### Challenge
Transcribe, word for word, every line from the one containing "Which sits nearer" through the final line of the records, and omit the pictures.

[Excerpts of spatial question data]
## Start
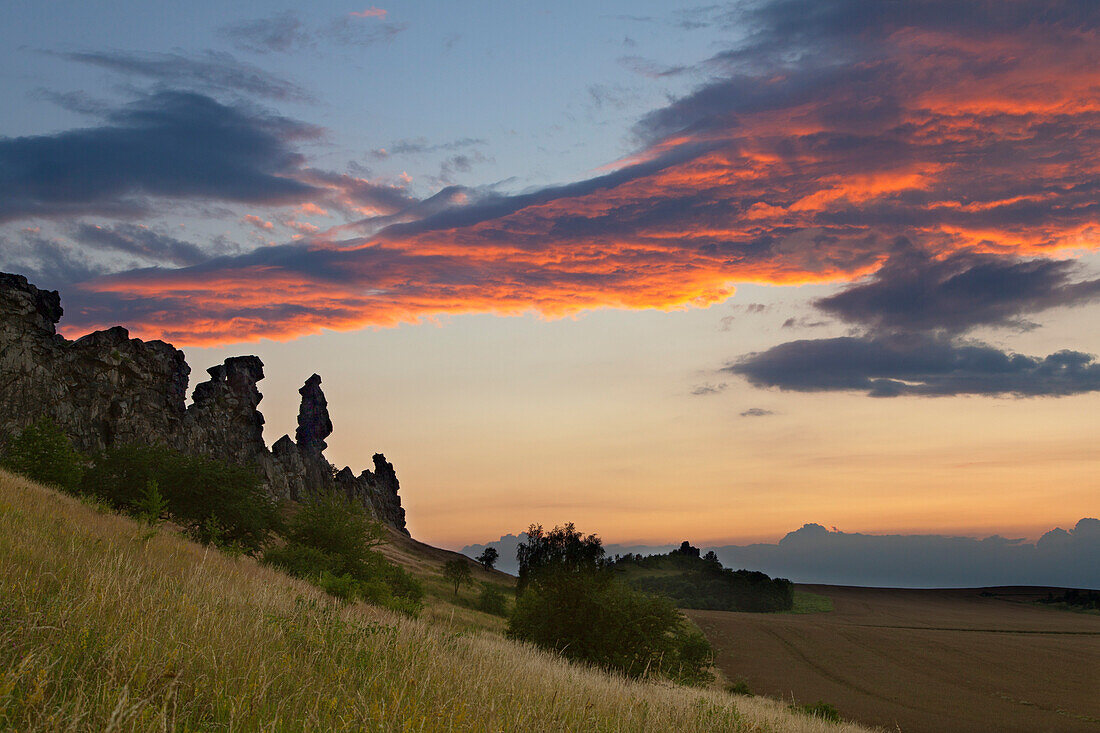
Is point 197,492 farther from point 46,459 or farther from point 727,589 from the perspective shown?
point 727,589

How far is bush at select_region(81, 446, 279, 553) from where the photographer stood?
4147 centimetres

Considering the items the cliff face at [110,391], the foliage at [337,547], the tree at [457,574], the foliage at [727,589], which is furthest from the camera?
the foliage at [727,589]

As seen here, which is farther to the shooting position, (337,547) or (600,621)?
(337,547)

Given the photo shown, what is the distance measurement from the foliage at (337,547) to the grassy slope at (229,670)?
91.4 ft

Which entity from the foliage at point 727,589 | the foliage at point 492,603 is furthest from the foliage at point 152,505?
the foliage at point 727,589

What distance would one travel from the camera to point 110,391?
441 feet

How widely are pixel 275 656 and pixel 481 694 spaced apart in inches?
85.2

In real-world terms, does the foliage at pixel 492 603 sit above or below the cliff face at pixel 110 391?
below

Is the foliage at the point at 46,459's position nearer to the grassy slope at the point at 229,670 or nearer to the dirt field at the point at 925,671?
the grassy slope at the point at 229,670

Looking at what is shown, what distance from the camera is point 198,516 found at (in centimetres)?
4188

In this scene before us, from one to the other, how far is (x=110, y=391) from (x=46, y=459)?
10952 cm

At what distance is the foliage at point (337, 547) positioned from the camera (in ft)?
125

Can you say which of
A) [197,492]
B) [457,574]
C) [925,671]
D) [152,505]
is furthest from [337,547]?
[925,671]

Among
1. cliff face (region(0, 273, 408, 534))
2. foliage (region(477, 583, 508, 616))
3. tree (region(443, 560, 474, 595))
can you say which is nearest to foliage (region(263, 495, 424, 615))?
foliage (region(477, 583, 508, 616))
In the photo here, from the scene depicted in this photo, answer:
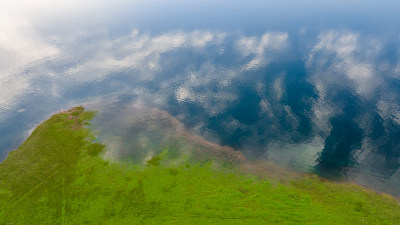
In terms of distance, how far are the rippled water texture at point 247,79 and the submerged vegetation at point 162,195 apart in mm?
9051

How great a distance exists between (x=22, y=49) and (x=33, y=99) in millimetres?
58547

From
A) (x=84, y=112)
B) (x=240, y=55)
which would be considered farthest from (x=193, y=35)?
(x=84, y=112)

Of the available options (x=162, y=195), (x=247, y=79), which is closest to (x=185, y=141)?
(x=162, y=195)

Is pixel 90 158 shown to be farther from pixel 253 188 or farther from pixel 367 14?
pixel 367 14

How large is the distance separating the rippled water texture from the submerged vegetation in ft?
29.7

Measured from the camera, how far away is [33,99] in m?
85.1

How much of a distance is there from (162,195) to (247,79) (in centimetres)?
6107

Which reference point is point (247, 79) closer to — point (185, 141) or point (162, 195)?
point (185, 141)

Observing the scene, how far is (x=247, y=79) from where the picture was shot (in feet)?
300

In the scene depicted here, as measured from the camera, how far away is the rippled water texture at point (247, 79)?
6207 cm

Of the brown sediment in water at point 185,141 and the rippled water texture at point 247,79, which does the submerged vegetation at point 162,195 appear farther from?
the rippled water texture at point 247,79

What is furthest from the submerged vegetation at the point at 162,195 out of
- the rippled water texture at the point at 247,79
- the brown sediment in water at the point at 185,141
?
the rippled water texture at the point at 247,79

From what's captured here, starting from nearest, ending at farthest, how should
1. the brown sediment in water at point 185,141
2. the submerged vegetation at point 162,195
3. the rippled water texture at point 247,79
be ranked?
the submerged vegetation at point 162,195
the brown sediment in water at point 185,141
the rippled water texture at point 247,79

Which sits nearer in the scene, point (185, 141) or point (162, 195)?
point (162, 195)
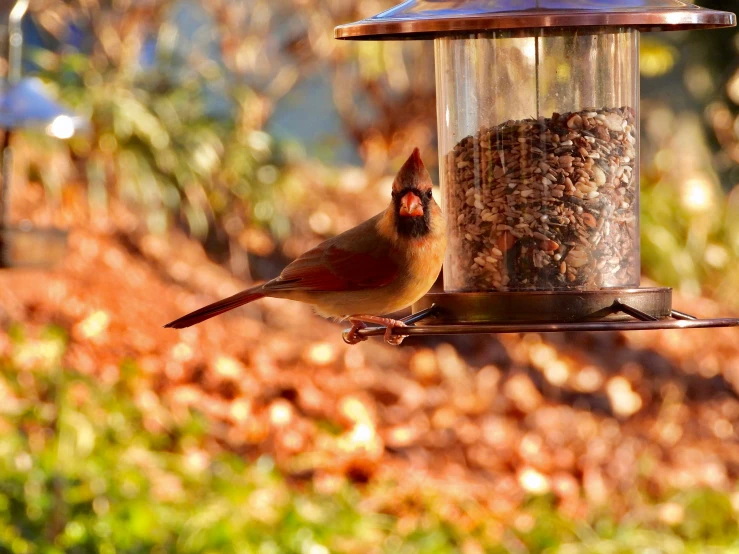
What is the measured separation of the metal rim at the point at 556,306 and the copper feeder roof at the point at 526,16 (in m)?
0.71

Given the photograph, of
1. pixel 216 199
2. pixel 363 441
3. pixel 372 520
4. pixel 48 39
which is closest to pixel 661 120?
pixel 216 199

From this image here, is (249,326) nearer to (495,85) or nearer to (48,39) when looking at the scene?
(48,39)

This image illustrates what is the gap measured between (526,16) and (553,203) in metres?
0.69

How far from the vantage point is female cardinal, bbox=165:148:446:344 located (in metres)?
3.28

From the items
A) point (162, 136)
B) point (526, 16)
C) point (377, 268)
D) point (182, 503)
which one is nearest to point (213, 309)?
point (377, 268)

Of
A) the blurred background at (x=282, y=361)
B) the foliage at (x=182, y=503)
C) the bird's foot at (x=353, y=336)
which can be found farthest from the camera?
the blurred background at (x=282, y=361)

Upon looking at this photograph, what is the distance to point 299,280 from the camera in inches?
143

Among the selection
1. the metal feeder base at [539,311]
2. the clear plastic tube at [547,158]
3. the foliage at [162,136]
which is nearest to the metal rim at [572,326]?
the metal feeder base at [539,311]

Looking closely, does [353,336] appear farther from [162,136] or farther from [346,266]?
[162,136]

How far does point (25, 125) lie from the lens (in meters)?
5.43

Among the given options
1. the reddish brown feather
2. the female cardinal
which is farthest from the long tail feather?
the reddish brown feather

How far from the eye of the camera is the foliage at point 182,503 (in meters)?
5.27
## End
### Solved exercise
Which sits nearer in the scene, point (185, 141) or point (162, 195)?
point (162, 195)
What is the measured separation of the metal rim at the point at 556,306 and the copper feeder roof at the point at 526,16 (in m)?
0.71

Given the photograph, of
1. pixel 216 199
2. pixel 363 441
3. pixel 372 520
4. pixel 48 39
which is closest to pixel 661 120?
pixel 216 199

From this image here, is (249,326) nearer to (495,85) or nearer to (48,39) when looking at the scene?
(48,39)

This image illustrates what is the gap measured between (526,16) and (553,203) in metres?
0.69

How far from the vantage point is female cardinal, bbox=165:148:446:344 located (in metres)?
3.28

From the items
A) point (162, 136)
B) point (526, 16)
C) point (377, 268)
D) point (182, 503)
which one is nearest to point (213, 309)?
point (377, 268)

Of
A) the blurred background at (x=282, y=361)
B) the foliage at (x=182, y=503)
C) the bird's foot at (x=353, y=336)
which can be found farthest from the camera?
the blurred background at (x=282, y=361)

Upon looking at this photograph, what is the distance to point 299,280 from the camera in inches?
143

Among the selection
1. the metal feeder base at [539,311]
2. the clear plastic tube at [547,158]
3. the foliage at [162,136]
which is nearest to the metal rim at [572,326]?
the metal feeder base at [539,311]

Looking closely, does [353,336] appear farther from [162,136] or farther from [346,266]?
[162,136]

How far does point (25, 125) lie from the lens (in meters)?
5.43

Among the given options
1. the reddish brown feather
2. the female cardinal
which is farthest from the long tail feather?
the reddish brown feather

How far from the eye of the camera is the foliage at point 182,503 (in meters)?
5.27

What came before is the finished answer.